Диего взял ее руку, подержал, поцеловал, потом осторожно обнял Милку и поцеловал в губы.
Милка сбежала из дома, как только дождалась совершеннолетия. Не жилось ей в «буржуазной» номенклатурной семье главного технолога Одесского завода шампанских вин. Хотелось свободы и любви. Поселилась с подругой в общежитии при киностудии все на том же Французском бульваре. Каждый день Диего ехал на трамвае с Шестой Фонтана, где он обитал в общаге артиллерийского училища, на Французский бульвар, где находил Милку в павильонах киностудии или в общежитии по соседству.

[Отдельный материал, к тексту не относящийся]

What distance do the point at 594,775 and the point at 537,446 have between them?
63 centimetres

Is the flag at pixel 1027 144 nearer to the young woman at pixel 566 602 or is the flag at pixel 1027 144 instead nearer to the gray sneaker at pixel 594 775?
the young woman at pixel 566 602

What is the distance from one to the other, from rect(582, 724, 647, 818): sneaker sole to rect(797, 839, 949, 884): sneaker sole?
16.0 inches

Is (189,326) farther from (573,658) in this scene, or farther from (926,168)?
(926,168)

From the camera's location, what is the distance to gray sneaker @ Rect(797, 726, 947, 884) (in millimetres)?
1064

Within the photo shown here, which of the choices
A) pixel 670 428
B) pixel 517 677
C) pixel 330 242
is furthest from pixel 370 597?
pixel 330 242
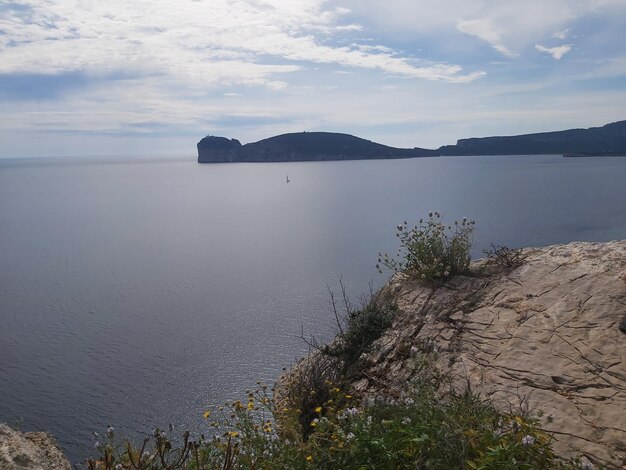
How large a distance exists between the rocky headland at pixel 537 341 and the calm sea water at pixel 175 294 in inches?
264

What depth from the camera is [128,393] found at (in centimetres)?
1340

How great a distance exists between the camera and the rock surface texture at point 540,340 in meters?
4.80

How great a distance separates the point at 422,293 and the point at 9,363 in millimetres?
13575

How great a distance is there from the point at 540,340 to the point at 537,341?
0.14 feet

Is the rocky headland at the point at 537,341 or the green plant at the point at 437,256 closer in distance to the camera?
the rocky headland at the point at 537,341

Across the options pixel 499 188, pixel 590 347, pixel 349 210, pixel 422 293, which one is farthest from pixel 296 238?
pixel 499 188

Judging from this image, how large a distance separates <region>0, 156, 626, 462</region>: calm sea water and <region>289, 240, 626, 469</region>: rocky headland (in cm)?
671

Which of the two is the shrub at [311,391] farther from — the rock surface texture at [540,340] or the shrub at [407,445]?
the shrub at [407,445]

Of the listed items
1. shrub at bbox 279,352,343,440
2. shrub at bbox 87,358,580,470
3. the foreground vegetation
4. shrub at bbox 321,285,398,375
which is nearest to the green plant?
shrub at bbox 321,285,398,375

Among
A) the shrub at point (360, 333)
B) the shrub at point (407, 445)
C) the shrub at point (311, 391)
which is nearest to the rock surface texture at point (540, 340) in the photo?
the shrub at point (360, 333)

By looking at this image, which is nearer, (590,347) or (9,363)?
(590,347)

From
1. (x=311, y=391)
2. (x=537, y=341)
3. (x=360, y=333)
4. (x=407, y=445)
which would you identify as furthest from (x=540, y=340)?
(x=407, y=445)

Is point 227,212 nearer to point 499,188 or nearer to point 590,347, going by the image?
point 499,188

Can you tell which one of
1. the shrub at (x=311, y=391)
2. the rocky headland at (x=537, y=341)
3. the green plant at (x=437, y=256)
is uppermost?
the green plant at (x=437, y=256)
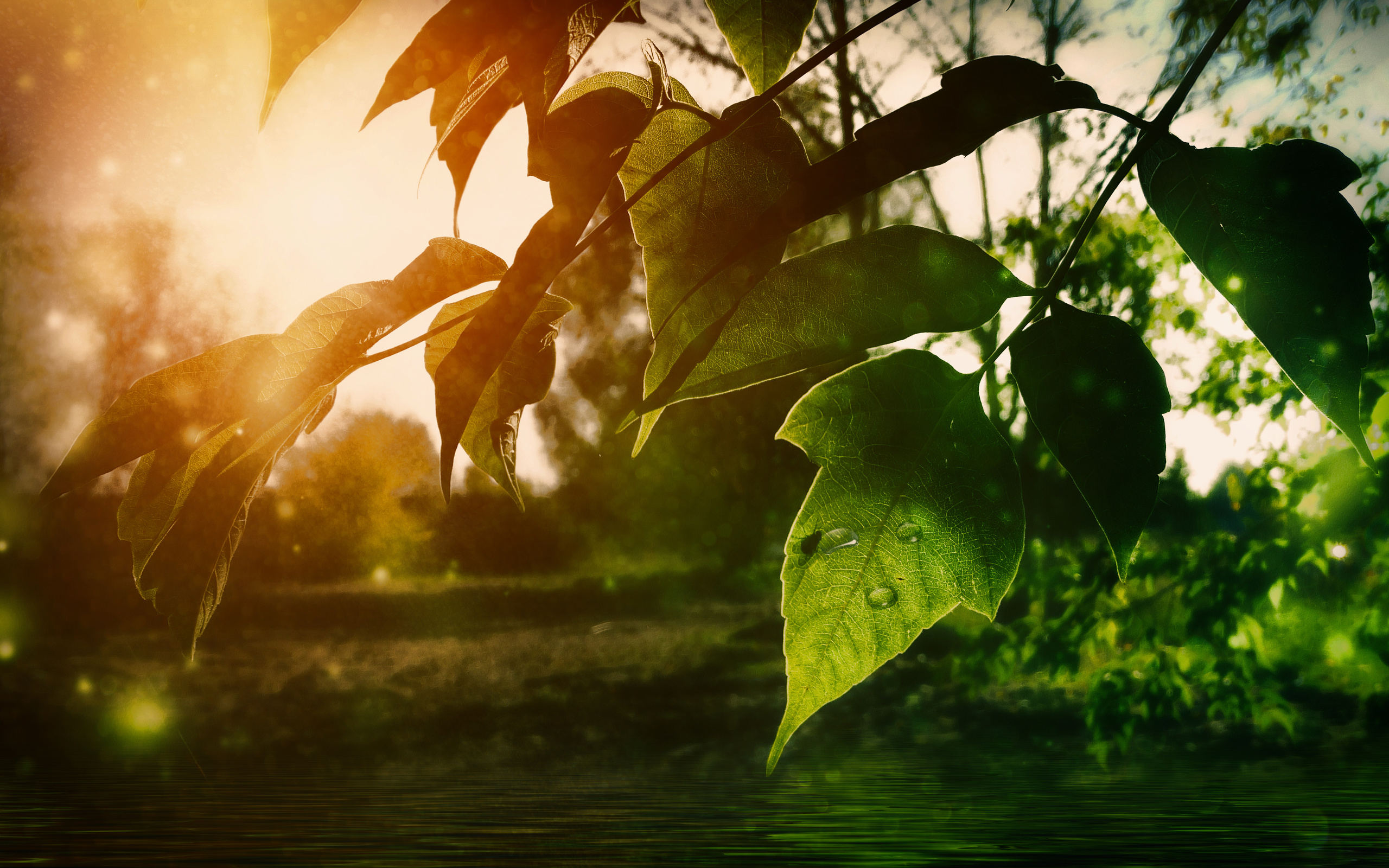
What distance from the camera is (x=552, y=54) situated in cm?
18

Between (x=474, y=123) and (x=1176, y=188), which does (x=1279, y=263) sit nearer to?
(x=1176, y=188)

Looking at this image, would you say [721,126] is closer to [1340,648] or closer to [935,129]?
[935,129]

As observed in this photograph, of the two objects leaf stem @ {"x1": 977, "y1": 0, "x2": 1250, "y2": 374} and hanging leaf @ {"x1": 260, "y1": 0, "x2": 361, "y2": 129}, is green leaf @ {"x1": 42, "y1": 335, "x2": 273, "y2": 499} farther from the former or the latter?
leaf stem @ {"x1": 977, "y1": 0, "x2": 1250, "y2": 374}

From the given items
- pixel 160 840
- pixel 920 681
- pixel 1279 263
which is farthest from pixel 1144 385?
pixel 920 681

Счастье, настигшее карибского мачо в последние дни его жизни на этом континенте, на краю этого Черного моря, пьянило и разрывало ему сердце. Время истекало с каждым днем под платанами, с каждым рейсом в гремящем трамвае. Милка видела, как он мучается, и сама страдала, но храбрилась, бодрилась. Утешала:
– Конечно, ты не можешь остаться, я понимаю. Но ты же вернешься?
– Я офицер. Меня не отпустят…
– Но ты же можешь вызвать меня?
– Конечно. Я… напишу рапорт…
– Ты не думай. Я буду ждать, сколько потребуется.
И тут же спрашивала:
– А сколько потребуется? Когда ты сможешь прислать мне вызов, или как это называется?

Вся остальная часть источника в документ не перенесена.